# Extract provided:
↓
On the 28th June, Mr W. F. Swan was ordained pastor of the United Presbyterian Church, Comrie, Perthshire; Messrs A. Russel, Newburgh, Alexander Young, Logie Almond, James Smith, Dunning, and John Lamb, Errol, officiated.

OBITUARY.

REV. JAMES M'GEOCH.-We copy from the Dumfries Courier the following tribute to the memory of the late Mr M'Geoch, whose death we announced in last Number of the Magazine :-"Our obituary of last week contained the name of an honoured and useful member of society, whose exit from this scene justly warrants an honest tribute to his memory. We allude to the late Rev. James M'Geoch of the United Presbyterian Church, Moniave, who died here on Monday the 7th August, in the thirty-first year of his ministry. Possessing natural parts of a high order-quick in his perceptions, of a clear judgment, comprehensive in his views, and endowed with a memory at once retentive, capacious, and ready-he had by assiduous culture prepared himself for a life of unobtrusive but decided and long-continued usefulness. Keenly observant, given to meditation, and fond of reading, he had acquired a vast share of information, and was characterised by a measure of sagacity which is rare. His natural disposition and moral feelings were in fine harmony with his well-balanced intellect. Of a large heart, full of affection and benevolence, he delighted in seeing and in making others

happy. He was eminently a lover of peace and of good men, and at the same time distinguished for faithfulness to his peculiar religious profession. He was truly a good man and full of faith. Few characters have so strikingly displayed the wisdom of the serpent in union with the harmlessness of the dove. That he was a diligent student of the word of God, his discourses from the pulpit plainly declared. For nothing was he more distinguished as a preacher than for apposite citation of Scripture, whether for the sake of proof or illustration, whether for instruction or warning, for exhortation or encouragement. If not signalized by the frequent exhibition of striking remark, or expanded illustration, or impassioned eloquence, his own clear conceptions of divine truth were expressed in the most lucid order, and in a style at once clear, elegant, and classical. With much discrimination, he separated what

was merely circumstantial from what was essential to his subject, and by a few masterly strokes set before his hearers a vivid portraiture of his own mind. As a pastor, he cared with affectionate earnestness for the whole flock, but especially for the aged and infirm, for the poor and the dying. Nor did he restrict his pastoral care to his own congregation, but was ever ready to counsel, to comfort, and to pray with the afflicted of all denominations. And he did not withhold the hand of charity when he saw that pecuniary aid was needed. Considering his means, his benefactions were indeed large; but they were exercised so much in the spirit of christian beneficence, that it was not till after his decease they became generally known, and by means of those who were the recipients of his bounty. Such men are blessings to society while they live, and, in their excellent example, leave to survivors a precious inheritance.

Monthly Retrospect.

THE PROPOSED NEW MARRIAGE LAW FOR SCOTLAND.
↑
# Data section:
↓
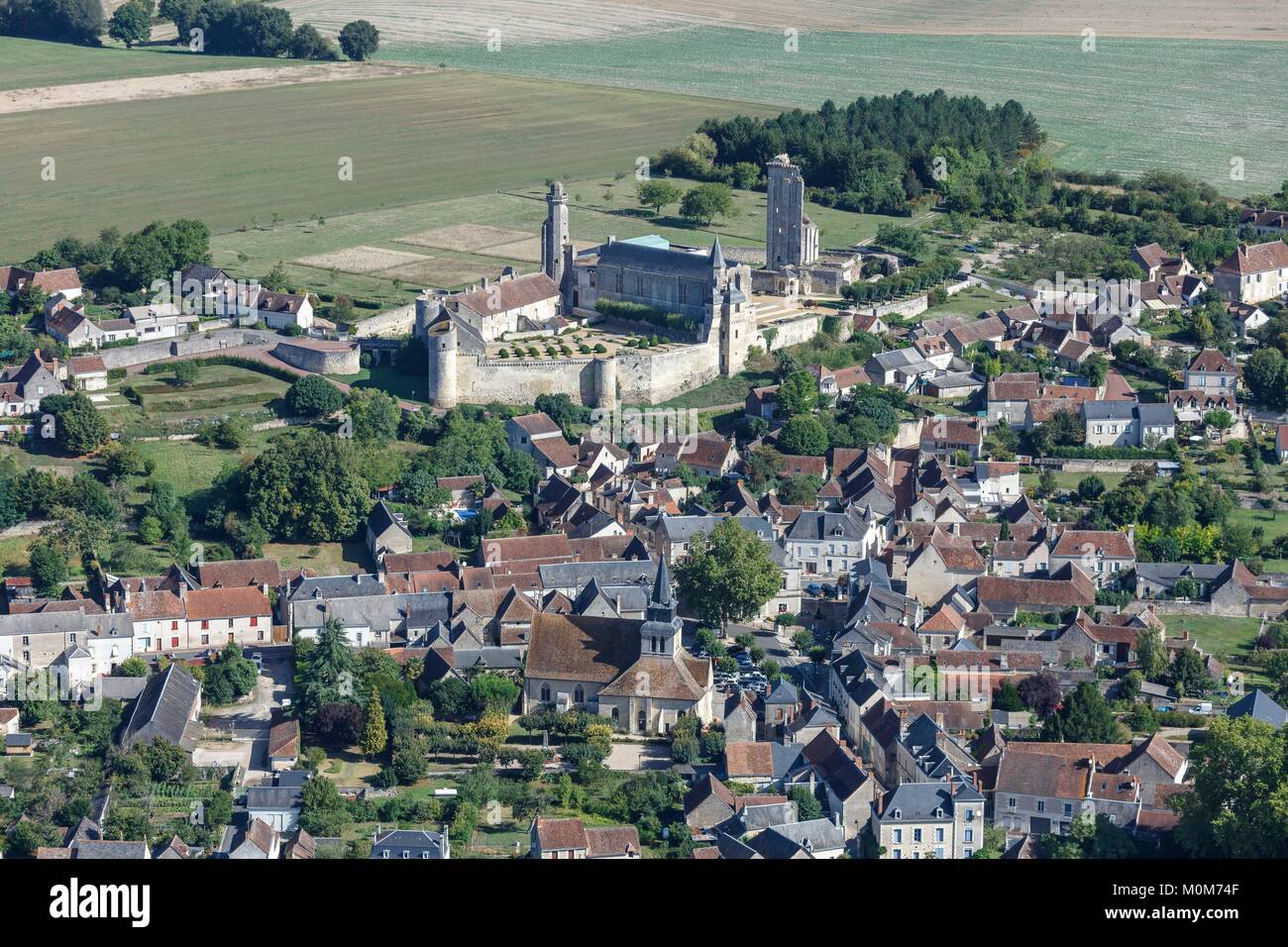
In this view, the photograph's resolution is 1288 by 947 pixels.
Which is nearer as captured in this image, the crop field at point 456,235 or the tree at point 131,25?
the crop field at point 456,235

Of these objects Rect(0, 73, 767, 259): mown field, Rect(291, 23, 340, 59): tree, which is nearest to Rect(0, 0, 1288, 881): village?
Rect(0, 73, 767, 259): mown field

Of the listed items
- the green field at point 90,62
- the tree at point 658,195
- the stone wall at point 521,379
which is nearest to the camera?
the stone wall at point 521,379

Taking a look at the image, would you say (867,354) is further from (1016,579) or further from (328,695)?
(328,695)

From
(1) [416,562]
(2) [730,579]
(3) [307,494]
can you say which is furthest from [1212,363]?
(3) [307,494]

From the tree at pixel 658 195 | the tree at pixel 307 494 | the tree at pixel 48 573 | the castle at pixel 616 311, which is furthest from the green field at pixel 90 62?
the tree at pixel 48 573

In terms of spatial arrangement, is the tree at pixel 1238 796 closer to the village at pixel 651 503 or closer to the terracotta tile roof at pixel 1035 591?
the village at pixel 651 503

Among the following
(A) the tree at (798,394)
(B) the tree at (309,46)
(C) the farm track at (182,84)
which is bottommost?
(A) the tree at (798,394)

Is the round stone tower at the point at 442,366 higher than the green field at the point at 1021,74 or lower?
↑
# Problem A:
For the magazine excerpt, decide whether each statement agrees with it: (i) Mr M'Geoch died in the thirty-first year of his ministry; (ii) his charitable gifts became generally known while he was still alive; (iii) he limited his pastoral care to his own congregation. Answer yes or no for each, and quote the deciding words.
# Problem B:
Copy word for word the passage of the magazine excerpt starting with "On the 28th" and going on through "Lamb, Errol, officiated.".

# Worked solution A:
(i) Yes: "in the thirty-first year of his ministry"
(ii) No: "it was not till after his decease they became generally known"
(iii) No: "Nor did he restrict his pastoral care to his own congregation"

# Worked solution B:
On the 28th June, Mr W. F. Swan was ordained pastor of the United Presbyterian Church, Comrie, Perthshire; Messrs A. Russel, Newburgh, Alexander Young, Logie Almond, James Smith, Dunning, and John Lamb, Errol, officiated.